#### Available records ####
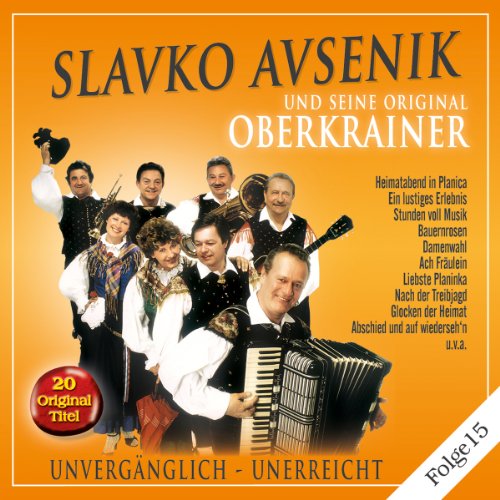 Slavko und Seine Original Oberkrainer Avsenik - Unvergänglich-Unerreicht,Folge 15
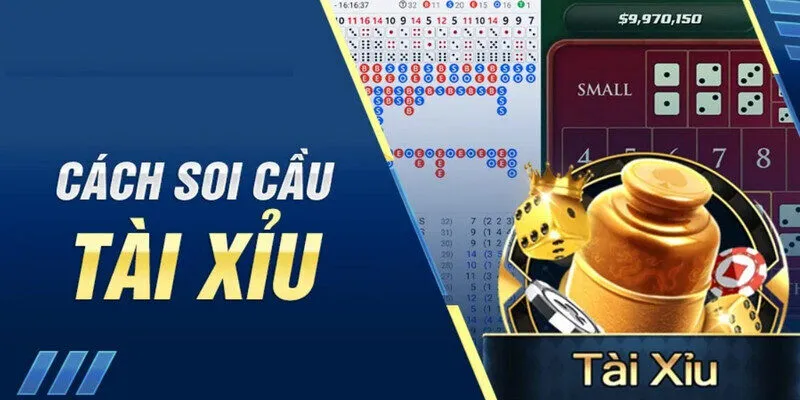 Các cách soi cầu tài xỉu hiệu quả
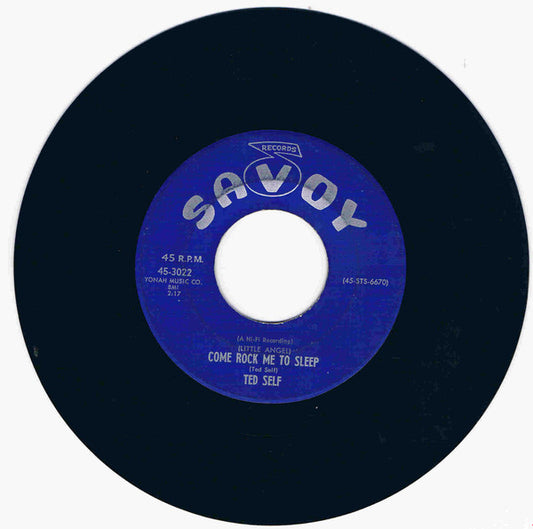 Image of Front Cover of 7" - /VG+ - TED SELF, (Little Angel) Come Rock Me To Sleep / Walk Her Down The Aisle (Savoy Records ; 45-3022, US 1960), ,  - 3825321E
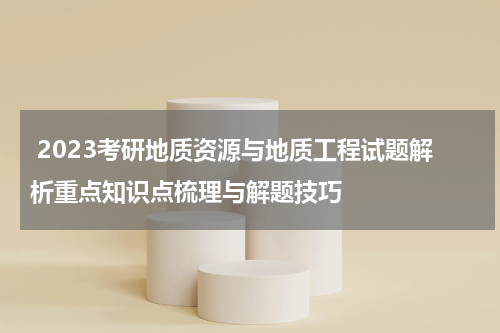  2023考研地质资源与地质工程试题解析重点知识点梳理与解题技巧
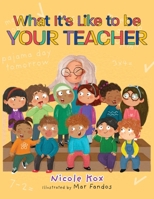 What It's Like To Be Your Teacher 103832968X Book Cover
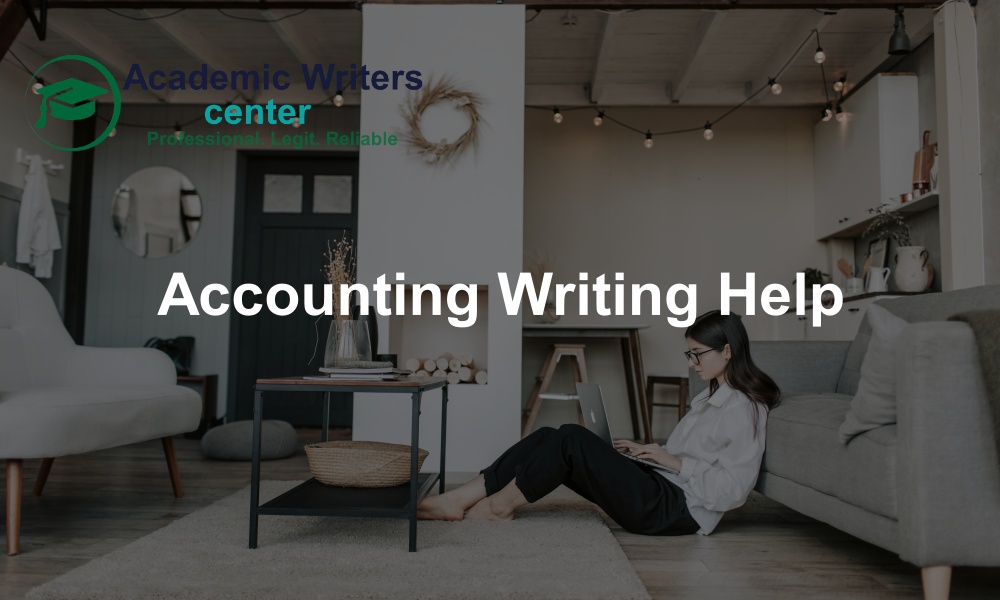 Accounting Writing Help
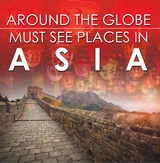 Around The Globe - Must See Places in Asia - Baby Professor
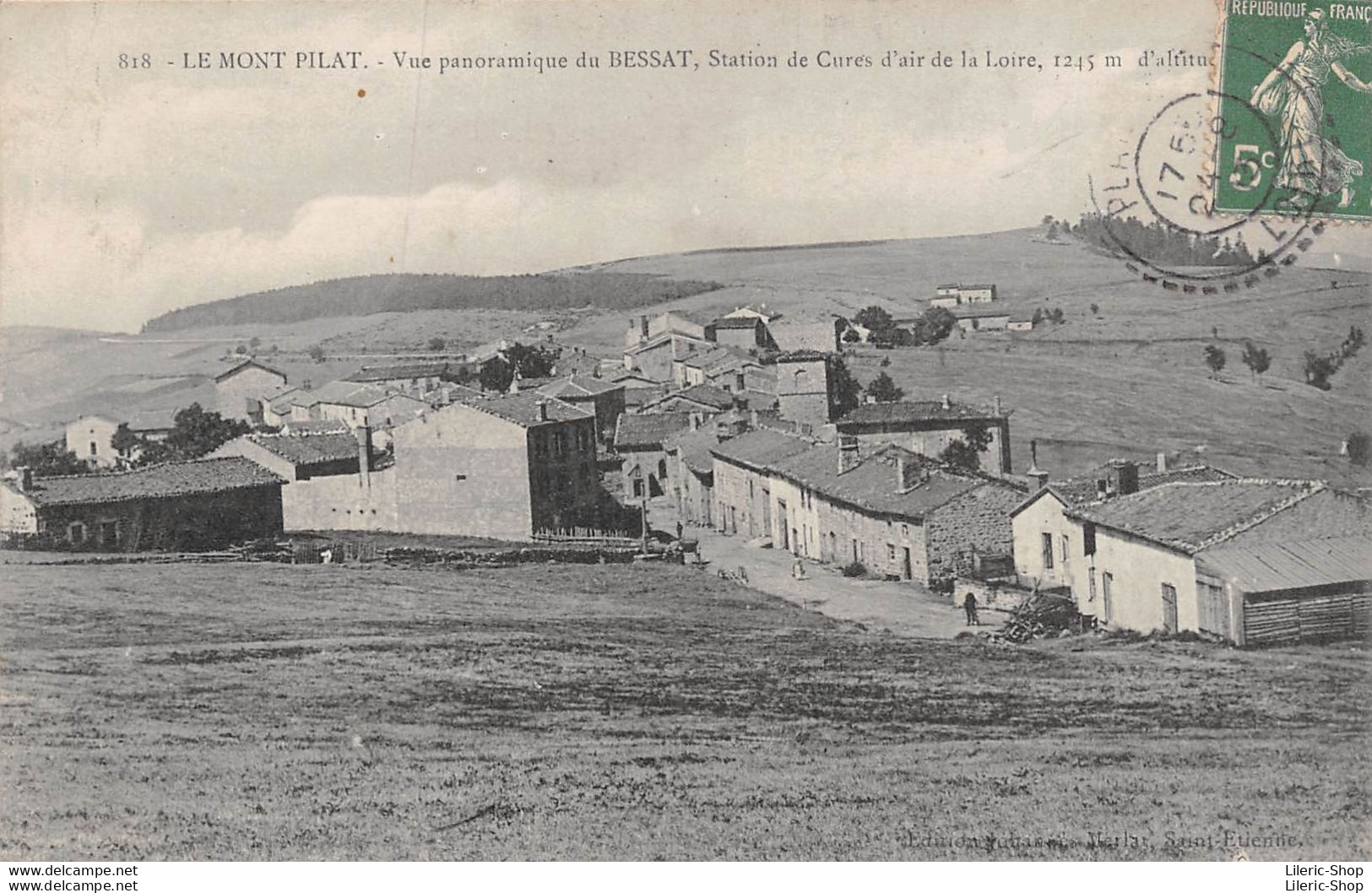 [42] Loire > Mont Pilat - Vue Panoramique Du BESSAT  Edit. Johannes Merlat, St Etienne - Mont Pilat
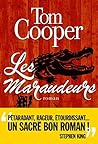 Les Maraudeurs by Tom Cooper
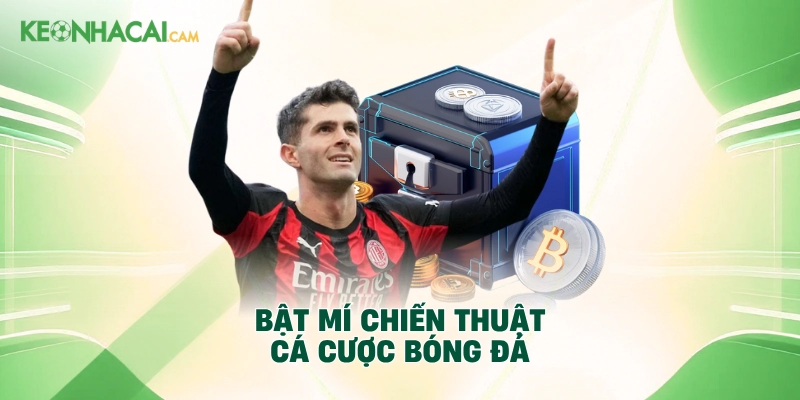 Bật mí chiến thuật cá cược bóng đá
####
Exercise instructions - Exactly as written, repeat the lines of the material above from the first through the line holding "Around The Globe", with both ends in the copy and no pictures.

Worked solution -
 Slavko und Seine Original Oberkrainer Avsenik - Unvergänglich-Unerreicht,Folge 15
 Các cách soi cầu tài xỉu hiệu quả
 Image of Front Cover of 7" - /VG+ - TED SELF, (Little Angel) Come Rock Me To Sleep / Walk Her Down The Aisle (Savoy Records ; 45-3022, US 1960), ,  - 3825321E
  2023考研地质资源与地质工程试题解析重点知识点梳理与解题技巧
 What It's Like To Be Your Teacher 103832968X Book Cover
 Accounting Writing Help
 Around The Globe - Must See Places in Asia - Baby Professor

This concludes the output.